Preoperative Noninvasive Cardiac Testing in Older Adults With Hip Fracture

A Multi-Site Study

Liron Sinvani, MD; Daniel A. Mendelson, MD; Ankita Sharma, DO; Christian N. Nouryan, MA; Joanna S. Fishbein, MPH; Michael G. Qiu, PhD, MD; Roman Zeltser, MD; Amgad N. Makaryus, MD; Gisele P. Wolf-Klein, MD


J Am Geriatr Soc. 2020;68(8):1690-1697. 

In This Article

Abstract and Introduction


Background/Objectives: For older adults with acute hip fracture, use of preoperative noninvasive cardiac testing may lead to delays in surgery, thereby contributing to worse outcomes. Our study objective was to evaluate the preoperative use of pharmacologic stress testing and transthoracic echocardiogram (TTE) in older adults hospitalized with hip fracture.

Design: Retrospective chart review.

Setting: Seven hospitals (three tertiary, four community) within a large health system.

Participants: Patients, aged 65 years and older, hospitalized with hip fracture (n = 1,079; mean age = 84.2 years; 75% female; 82% white; 36% married).

Measurements: Data were extracted from electronic medical records. The study evaluated associations between patient factors as well as clinical outcomes (time to surgery [TTS], length of stay [LOS], and in-hospital mortality) and the use of preoperative noninvasive cardiac testing (pharmacologic stress tests or TTE). Descriptive statistics were calculated. Cox regression was performed for both TTS and LOS (evaluated as time-dependent variable); logistic regression was used for in-hospital mortality.
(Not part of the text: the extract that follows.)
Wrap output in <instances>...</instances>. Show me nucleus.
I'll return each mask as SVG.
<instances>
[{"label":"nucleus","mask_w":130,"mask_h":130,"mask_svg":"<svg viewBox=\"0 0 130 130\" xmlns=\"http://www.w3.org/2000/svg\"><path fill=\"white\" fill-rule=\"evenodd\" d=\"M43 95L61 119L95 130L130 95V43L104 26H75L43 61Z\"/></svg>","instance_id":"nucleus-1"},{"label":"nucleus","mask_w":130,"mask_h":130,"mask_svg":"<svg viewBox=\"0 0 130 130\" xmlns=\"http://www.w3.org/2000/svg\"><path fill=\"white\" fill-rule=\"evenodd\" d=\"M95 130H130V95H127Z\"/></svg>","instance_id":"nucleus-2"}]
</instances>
Results: Although 34.3% (n = 370) had a preoperative TTE, .7% (n = 8) underwent a nuclear stress test and none had a dobutamine stress echocardiogram. Median TTS was 1.1 days (IQR [interquartile range] = .8–1.8 days), median LOS was 5.3 days (IQR = 4.2–7.2 days), and in-hospital mortality was 3% (n = 32).

Patients admitted to the medical service had 3.5 times greater odds of undergoing a TTE compared with those on the orthopedic service (P < .001). Community hospitals had almost three times greater odds of preoperative TTE than tertiary centers (P < .001). In multivariable analysis, preoperative TTE was significantly associated with increased TTS (P < .001). No difference in mortality was found between patients with and without a preoperative TTE.

Conclusion: This study highlights the high rate of TTE in preoperative assessment of older adults with acute hip fracture. Given the association between TTE and longer TTS, further studies must clarify the role of preoperative TTE in this population.


In the United States, approximately 300,000 older adults are hospitalized with acute hip fracture every year, and one-third will die within their first year postfracture.[1–6] With the aging of the population, it is anticipated that by 2040 there will be at least 500,000 yearly hip fracture cases, with projected costs of more than $240 billion in the United States alone.[7] Today, surgical repair is the standard of care, even in the frailest of patients.[8,9] Furthermore, prompt orthopedic intervention, within 48 hours of fracture, has clearly resulted in improved outcomes and reduced mortality.[10–15]

Before surgical repair, a preoperative cardiac assessment must consider the risk-benefit ratio and the possibility of preoperative testing, without compromising the optimal time for intervention. The 2014 American College of Cardiology/American Heart Association (ACC/AHA) guidelines on the preoperative cardiovascular risk assessment of patients undergoing "elevated risk" surgery address the role of noninvasive preoperative cardiac testing.[16] As per these guidelines, "For patients at elevated risk of major adverse cardiac event (MACE) and poor (<4 METs [metabolic equivalents]) or unknown functional capacity, the clinician should consult with the patient and perioperative team to determine whether further pharmacologic stress testing will impact patient decision making or perioperative care." In addition, the guidelines also describe that a transthoracic echocardiogram (TTE) may be used to evaluate those with suspected moderate or greater valvular disease, assessment of left ventricle function (in those with symptoms of heart failure or if no evaluation within 1 year), and those with pulmonary hypertension.[16]

In a population where nearly one-half (42.4%) of patients have at least one heart condition and most have significant multimorbidity, the preoperative cardiac risk assessment represents a complex clinical challenge.[17,18] Of concern, preoperative cardiac testing can lead to a delay in surgery that was shown to result in increased morbidity, mortality, and healthcare expenditures.[19–25] We sought to further assess the use of noninvasive preoperative cardiac testing specifically in older adults with acute hip fracture. The objective of our study was to evaluate the association between patient factors as well as clinical outcomes (time to surgery [TTS], length of stay [LOS], and in-hospital mortality) and the use of preoperative noninvasive cardiac testing.